Still, as shown by the question asked by one of your classmates, it can be done with (f)lex by taking advantage of the scanner's ordering rules:
That doesn't get around the question of duplicate characters. The only way to solve that is to enumerate all possibilities, of which there are eight in this case. A simpler way of doing that than that proposed in the linked question is
dups [A-H]*A[A-H]*A|[A-H]*B[A-H]*B|[A-H]*C[A-H]*C|[A-H]D*[A-H]D*...`.
That lets you create an ordered set of rules something like this:
1. Match lines with too many characters
2. Match lines with duplicate characters
3. Match lines with exactly the right number of characters
4. Anything else is an error. (Too few characters, invalid shape name, invalid letter, etc.)
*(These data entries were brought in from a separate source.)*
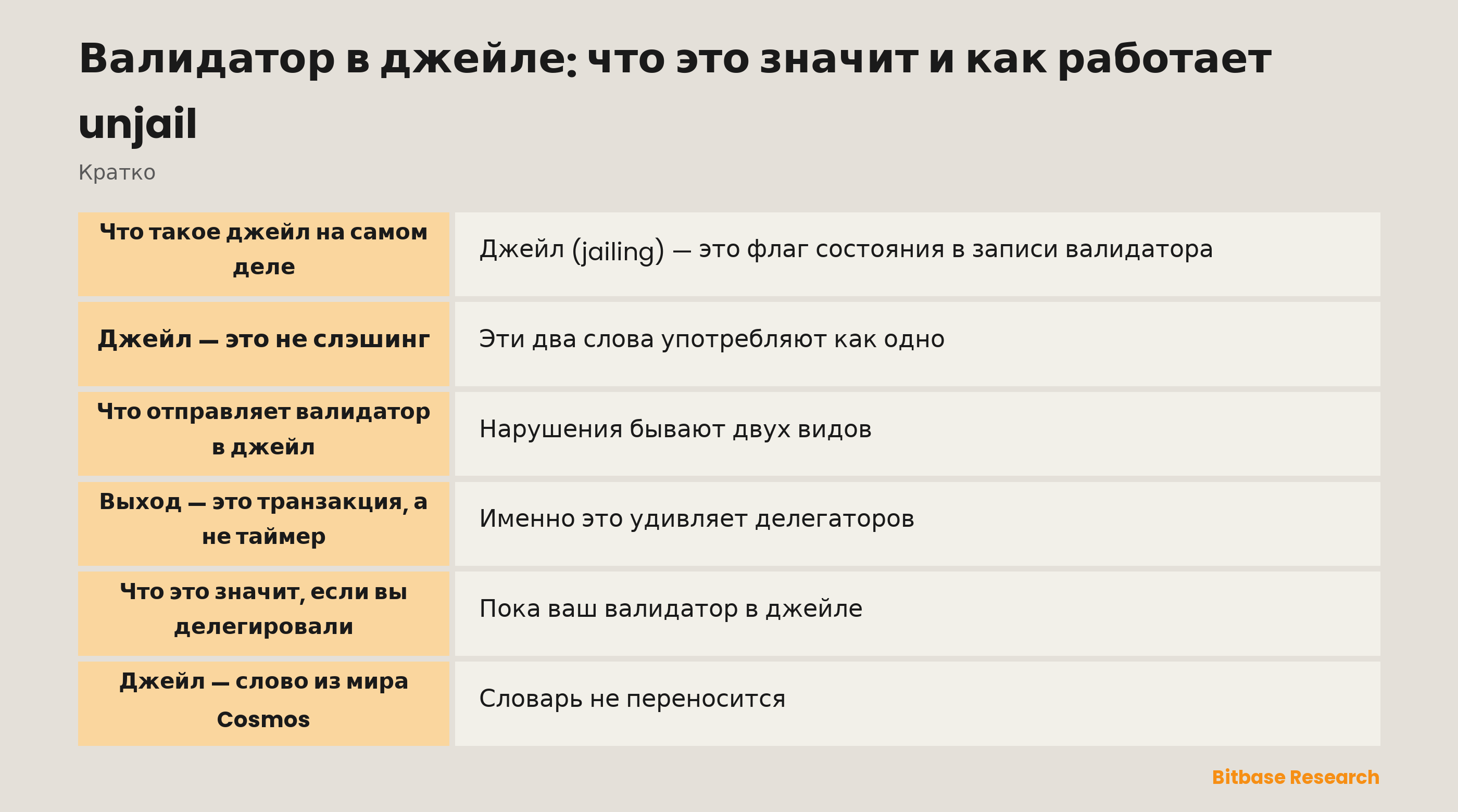 Валидатор в джейле: что это значит и как работает unjail

Кратко

| | |
|---|---|
| Что такое джейл на самом деле | Джейл (jailing) — это флаг состояния в записи валидатора |
| Джейл — это не слэшинг | Эти два слова употребляют как одно |
| Что отправляет валидатор в джейл | Нарушения бывают двух видов |
| Выход — это транзакция, а не таймер | Именно это удивляет делегаторов |
| Что это значит, если вы делегировали | Пока ваш валидатор в джейле |
| Джейл — слово из мира Cosmos | Словарь не переносится |

Bitbase Research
So that might include this (leaving out the definitions of the two macros, which is straightforward but tedious):
/* 1. Dups */
[a-z]+\ {dups}$ { err("Duplicate letter"); }
/* 2. Too long */
{valid}[A-H]+$ { err("Too long"); }
/* 3. Just right */
{valid}$ { printf("Valid: %s\n", yytext); }
/* 4. Anything else */
.+ { err("Too short or invalid character"); }
/* Ignore newlines */
\n ;